En las penitenciarías no hay más que penados.
Ciertamente, y no soy yo de los que llevan más larga la cadena, porque tengo lo suficiente para vivir; me casé con una mujer muy buena, que es un ángel de la caridad, mis hijos me quieren y me respetan; pero hace cuatro años que he perdido a una hija que contaba veinte primaveras, hermosísima, inteligente, sus ojos hablaban, pero ¡ay! Su boca no. ¿Era sordomuda?
-No, muda únicamente, después de sufrir todas las enfermedades que diezman a la infancia y de sufrir en todos sus miembros una especie de descoyuntamiento, creció, se hizo una mujer, se comprendía que lo oía todo, pero hablar… sólo decía: Mimí, señalando a su madre, y cuando me miraba a mí, decía: On Luí, a su madre la adoraba, cuando la veía enferma, no quería que nadie estuviera a su lado sólo ella, en cambio, a mí, jamás me dio un beso, cuando yo me sentaba a su lado, ella se levantaba inmediatamente y me miraba de un modo que me hacía temblar. Y yo me preguntaba muchas veces:
¿Qué le habré yo hecho a este ser en otra encarnación?
Porque a su madre la adora, a sus hermanos los quiere, sólo se esquiva conmigo, ni aún muriéndose quiso mis caricias, me rechazó siempre, en cambio, a su madre, era delirio el que tenía por ella, y murió bendiciéndola con sus amorosísimas miradas. Era buena, sufrida, paciente; sufrió sin exhalar un gemido, una operación dolorísima: la extirpación de un tumor en el estómago, y al morir, ¡Cuánto dijeron sus ojos! La madre se quedó inconsolable, y acudí al Espiritismo y tuve noticias muy satisfactorias, estaba muy bien, sin turbación alguna, rodeada de luminosos resplandores, pero esto no es bastante para mí; yo quisiera saber porqué mi hija no me quería, siendo tan buena para todo el mundo, menos para mí. No me guía la curiosidad, se lo juro por la memoria de mi hija; me guía el afán de estudiar en mi misma historia.
¡Es tan triste verse odiado por un hijo!… Yo que me desvivía por ella, y ella, nunca, nunca tuvo para mí una mirada de cariño.
Pregunte, Amalia, pregunte.
Y al hablar así Luis me miraba, brotando de sus ojos un mar de lágrimas.
Me conmoví profundamente y le prometí aprovechar la primera ocasión que se presentara para complacerle.

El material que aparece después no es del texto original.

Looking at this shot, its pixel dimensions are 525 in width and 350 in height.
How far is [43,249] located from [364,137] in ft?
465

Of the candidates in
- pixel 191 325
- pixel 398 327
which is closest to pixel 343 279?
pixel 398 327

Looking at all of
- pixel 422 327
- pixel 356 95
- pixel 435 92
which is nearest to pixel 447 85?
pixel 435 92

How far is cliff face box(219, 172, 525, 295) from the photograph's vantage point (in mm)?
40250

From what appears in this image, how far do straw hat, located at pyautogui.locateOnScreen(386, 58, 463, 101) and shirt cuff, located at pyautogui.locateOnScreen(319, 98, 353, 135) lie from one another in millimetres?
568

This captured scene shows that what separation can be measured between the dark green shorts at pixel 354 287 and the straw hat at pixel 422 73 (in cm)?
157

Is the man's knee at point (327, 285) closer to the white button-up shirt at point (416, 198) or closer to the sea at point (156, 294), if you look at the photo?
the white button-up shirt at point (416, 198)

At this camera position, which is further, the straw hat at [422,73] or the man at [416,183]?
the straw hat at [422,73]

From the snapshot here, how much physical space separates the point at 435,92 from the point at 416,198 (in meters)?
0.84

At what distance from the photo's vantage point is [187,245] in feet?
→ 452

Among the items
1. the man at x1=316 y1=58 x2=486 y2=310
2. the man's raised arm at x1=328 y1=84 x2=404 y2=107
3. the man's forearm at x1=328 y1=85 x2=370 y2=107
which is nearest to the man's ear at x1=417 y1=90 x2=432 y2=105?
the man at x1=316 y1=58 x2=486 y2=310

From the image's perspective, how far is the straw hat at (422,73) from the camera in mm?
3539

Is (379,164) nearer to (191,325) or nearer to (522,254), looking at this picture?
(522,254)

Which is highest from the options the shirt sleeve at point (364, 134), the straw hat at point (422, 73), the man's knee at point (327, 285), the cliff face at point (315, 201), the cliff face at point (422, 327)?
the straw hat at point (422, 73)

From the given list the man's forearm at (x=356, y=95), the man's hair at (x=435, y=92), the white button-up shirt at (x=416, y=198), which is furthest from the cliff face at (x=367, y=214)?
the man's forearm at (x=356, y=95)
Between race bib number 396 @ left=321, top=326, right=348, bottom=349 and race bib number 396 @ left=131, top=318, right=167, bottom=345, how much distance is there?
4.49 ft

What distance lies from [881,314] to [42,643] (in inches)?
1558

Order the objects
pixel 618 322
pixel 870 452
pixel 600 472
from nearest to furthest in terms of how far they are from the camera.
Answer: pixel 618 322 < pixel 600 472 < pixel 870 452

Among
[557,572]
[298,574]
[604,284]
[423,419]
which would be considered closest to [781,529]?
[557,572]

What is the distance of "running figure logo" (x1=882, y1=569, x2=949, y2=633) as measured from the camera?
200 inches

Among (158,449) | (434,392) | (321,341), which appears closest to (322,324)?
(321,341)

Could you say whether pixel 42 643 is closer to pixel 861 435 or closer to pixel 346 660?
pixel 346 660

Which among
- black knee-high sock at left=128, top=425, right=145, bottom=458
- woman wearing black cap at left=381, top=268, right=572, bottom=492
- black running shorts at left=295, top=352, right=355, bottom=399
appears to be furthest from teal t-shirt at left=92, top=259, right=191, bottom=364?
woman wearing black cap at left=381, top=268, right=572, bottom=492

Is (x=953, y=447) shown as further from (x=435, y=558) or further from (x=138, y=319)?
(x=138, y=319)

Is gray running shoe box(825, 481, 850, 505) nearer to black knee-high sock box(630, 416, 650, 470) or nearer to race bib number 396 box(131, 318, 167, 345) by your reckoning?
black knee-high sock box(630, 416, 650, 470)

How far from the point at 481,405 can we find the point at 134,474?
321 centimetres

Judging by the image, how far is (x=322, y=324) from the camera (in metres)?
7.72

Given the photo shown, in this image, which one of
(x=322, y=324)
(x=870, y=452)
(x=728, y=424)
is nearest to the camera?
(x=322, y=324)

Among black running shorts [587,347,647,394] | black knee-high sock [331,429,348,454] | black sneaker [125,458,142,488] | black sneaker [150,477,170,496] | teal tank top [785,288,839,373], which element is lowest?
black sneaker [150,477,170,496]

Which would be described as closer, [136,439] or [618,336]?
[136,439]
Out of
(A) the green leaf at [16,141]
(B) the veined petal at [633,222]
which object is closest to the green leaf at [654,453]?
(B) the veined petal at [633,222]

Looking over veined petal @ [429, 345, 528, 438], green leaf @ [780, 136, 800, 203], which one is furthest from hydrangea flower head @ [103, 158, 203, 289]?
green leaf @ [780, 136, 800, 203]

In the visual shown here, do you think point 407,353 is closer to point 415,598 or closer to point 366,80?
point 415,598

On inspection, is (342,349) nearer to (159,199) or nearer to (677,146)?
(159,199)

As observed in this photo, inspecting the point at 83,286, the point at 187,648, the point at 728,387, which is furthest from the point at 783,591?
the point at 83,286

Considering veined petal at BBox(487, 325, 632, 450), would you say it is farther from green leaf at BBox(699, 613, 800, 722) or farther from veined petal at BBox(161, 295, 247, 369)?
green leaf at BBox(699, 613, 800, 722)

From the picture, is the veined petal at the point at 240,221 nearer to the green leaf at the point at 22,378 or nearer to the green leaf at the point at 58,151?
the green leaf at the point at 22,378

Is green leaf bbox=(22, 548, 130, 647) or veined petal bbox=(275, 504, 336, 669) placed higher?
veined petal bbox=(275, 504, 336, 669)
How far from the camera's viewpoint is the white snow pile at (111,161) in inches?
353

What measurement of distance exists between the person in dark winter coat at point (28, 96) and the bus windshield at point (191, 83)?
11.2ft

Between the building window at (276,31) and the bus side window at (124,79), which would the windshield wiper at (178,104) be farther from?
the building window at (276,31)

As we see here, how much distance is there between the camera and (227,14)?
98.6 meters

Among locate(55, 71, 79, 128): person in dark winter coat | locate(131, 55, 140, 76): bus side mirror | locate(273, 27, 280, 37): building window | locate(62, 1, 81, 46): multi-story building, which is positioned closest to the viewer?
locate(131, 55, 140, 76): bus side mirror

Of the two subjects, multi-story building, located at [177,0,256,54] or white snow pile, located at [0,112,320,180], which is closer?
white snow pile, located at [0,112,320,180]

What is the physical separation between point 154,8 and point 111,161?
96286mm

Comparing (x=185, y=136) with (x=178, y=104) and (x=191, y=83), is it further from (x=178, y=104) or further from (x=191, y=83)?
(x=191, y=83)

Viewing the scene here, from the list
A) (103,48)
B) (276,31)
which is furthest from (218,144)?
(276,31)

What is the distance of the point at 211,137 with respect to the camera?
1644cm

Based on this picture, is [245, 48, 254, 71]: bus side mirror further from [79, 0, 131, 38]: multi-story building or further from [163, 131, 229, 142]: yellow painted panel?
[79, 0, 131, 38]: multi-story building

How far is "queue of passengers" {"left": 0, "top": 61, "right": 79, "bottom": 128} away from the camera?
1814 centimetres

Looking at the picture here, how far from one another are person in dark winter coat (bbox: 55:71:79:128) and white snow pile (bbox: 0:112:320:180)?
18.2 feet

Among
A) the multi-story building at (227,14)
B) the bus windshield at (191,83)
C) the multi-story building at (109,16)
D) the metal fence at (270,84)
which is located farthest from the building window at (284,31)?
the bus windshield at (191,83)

Así lo hice, y obtuve la comunicación siguiente:
“Acudo a tu llamamiento, ya que me llamas, para consolar a uno de los muchos penados que cumplen su condena en la Tierra. La madre y la hija de hoy, enlazadas por los más estrechos vínculos a ese padre desolado, en su encarnación pasada, la madre de hoy era una joven perteneciente a una noble familia.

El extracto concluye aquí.